Al inmenso escritor irlandés John Banville le jugaron una mala pasada durante la última entrega del Nobel. Lo llamaron por teléfono para anunciarle que sería uno de los dos premiados. Nunca se aclaró si fue una broma o una equivocación por parte de los organizadores de la Academia Sueca. A Banville no le ha importado aclararlo. No le hace falta el premio para ser considerado uno de los más brillantes novelistas del mundo actualmente. Tampoco esta calificación le importa demasiado. “Un público que aplaude me parece inquietante”, ha dicho. A continuación, dos breves fragmentos de su diario personal:
“Es un trabajo peculiar éste de escribir. La jornada empieza con una serie de círculos, a medida que uno da vueltas en torno al hecho fundamental e inevitable de la página en blanco y la seguridad de que no hay una forma correcta de expresar una cosa; las combinaciones posibles de palabras en una frase son infinitas. Mi amigo Martin Amis dice que cada página de prosa es el resultado de un par de miles de errores. Yo creo que ése es un cálculo por lo bajo. Inténtalo de nuevo, recomienda Beckett. Vuelve a equivocarte. Vuelve a equivocarte mejor”.

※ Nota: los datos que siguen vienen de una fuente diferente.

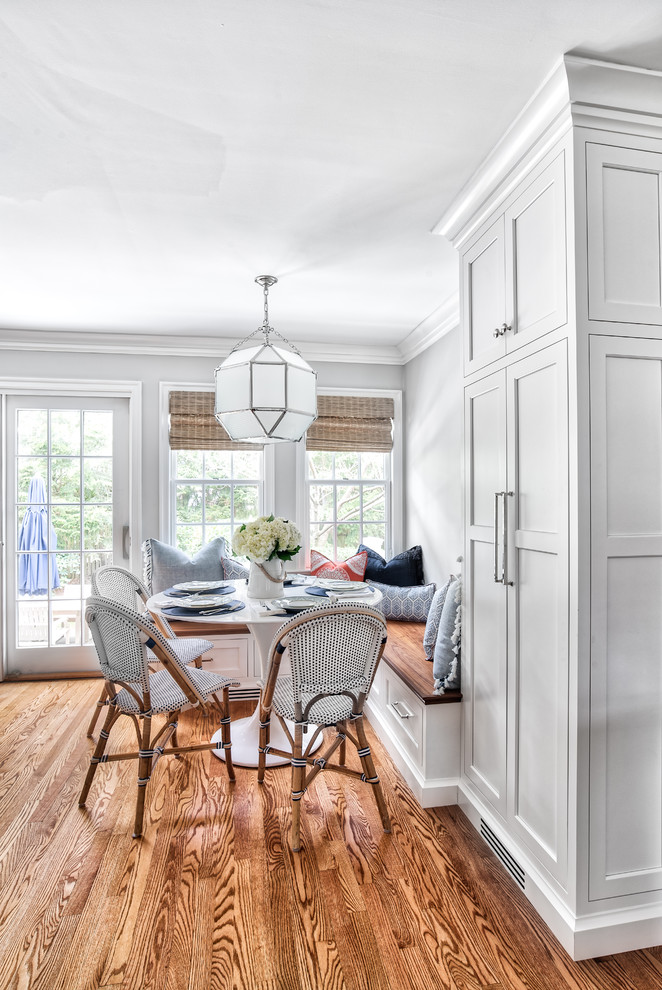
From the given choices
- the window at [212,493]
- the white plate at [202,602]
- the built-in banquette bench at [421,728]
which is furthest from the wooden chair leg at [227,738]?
the window at [212,493]

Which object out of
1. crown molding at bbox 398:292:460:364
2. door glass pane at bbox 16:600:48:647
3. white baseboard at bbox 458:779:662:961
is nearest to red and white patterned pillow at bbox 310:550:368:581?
crown molding at bbox 398:292:460:364

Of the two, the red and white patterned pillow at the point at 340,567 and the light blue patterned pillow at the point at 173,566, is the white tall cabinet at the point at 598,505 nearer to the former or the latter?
the red and white patterned pillow at the point at 340,567

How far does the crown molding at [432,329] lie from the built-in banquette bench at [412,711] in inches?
76.0

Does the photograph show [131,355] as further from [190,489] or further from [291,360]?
[291,360]

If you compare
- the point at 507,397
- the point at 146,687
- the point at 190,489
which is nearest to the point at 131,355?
the point at 190,489

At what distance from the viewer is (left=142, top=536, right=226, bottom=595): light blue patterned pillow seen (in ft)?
13.6

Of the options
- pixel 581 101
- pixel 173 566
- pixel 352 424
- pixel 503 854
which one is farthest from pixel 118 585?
pixel 581 101

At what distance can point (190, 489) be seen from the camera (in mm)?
4504

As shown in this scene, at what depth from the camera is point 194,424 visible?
4.43 meters

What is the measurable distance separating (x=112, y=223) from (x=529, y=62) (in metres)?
1.78

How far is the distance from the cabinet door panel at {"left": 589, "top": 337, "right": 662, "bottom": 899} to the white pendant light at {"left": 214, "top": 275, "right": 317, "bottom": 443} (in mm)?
1669

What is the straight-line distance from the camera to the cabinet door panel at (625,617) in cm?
167

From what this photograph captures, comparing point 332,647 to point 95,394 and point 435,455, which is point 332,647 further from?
point 95,394

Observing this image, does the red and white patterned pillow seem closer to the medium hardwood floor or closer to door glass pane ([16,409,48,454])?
the medium hardwood floor
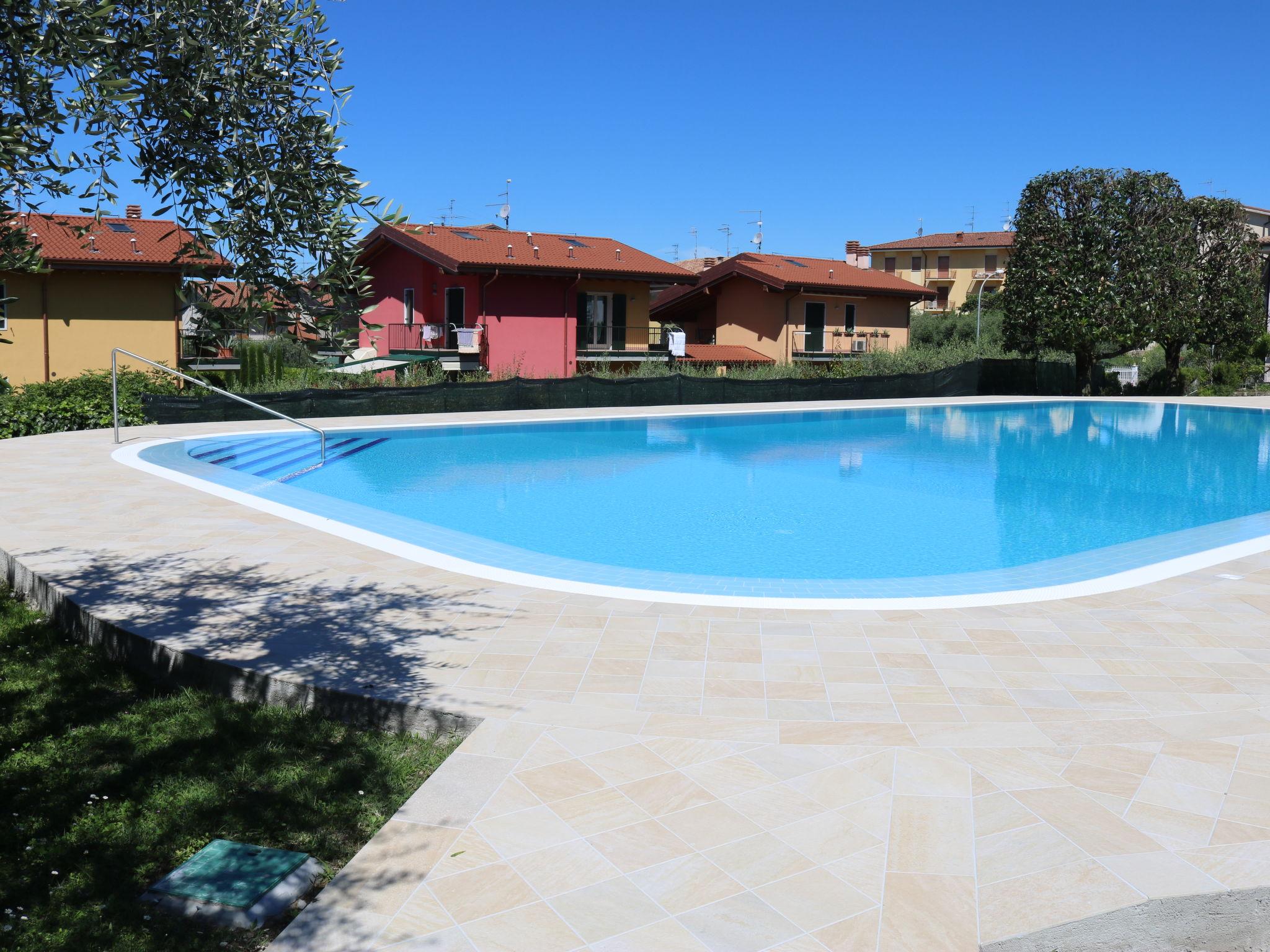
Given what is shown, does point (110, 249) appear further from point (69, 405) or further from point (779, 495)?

“Lo que sí envidio es el fin de semana del oficinista. Debe de ser un lujo, dos días enteros de libertad. Para mí, el fin de semana es una tortura de hastío, frustración y el amargo esfuerzo de pasar por un ser humano. Cuando no está en su mesa, el escritor se siente vacío, siente que es una piel despellejada sin huesos; por lo menos, yo me siento así. Y, sin embargo, qué afortunados somos los escritorzuelos que nada de lo que nos sucede, por muy terrible que sea, carece de una utilidad redentora. Me imagino en la consulta del médico, recibiendo el peor pronóstico posible, con la boca reseca de terror y, al mismo tiempo, tomando nota de mis reacciones y almacenando todo para usarlo en el futuro aunque el futuro, para mí, se haya acortado cruelmente de pronto”.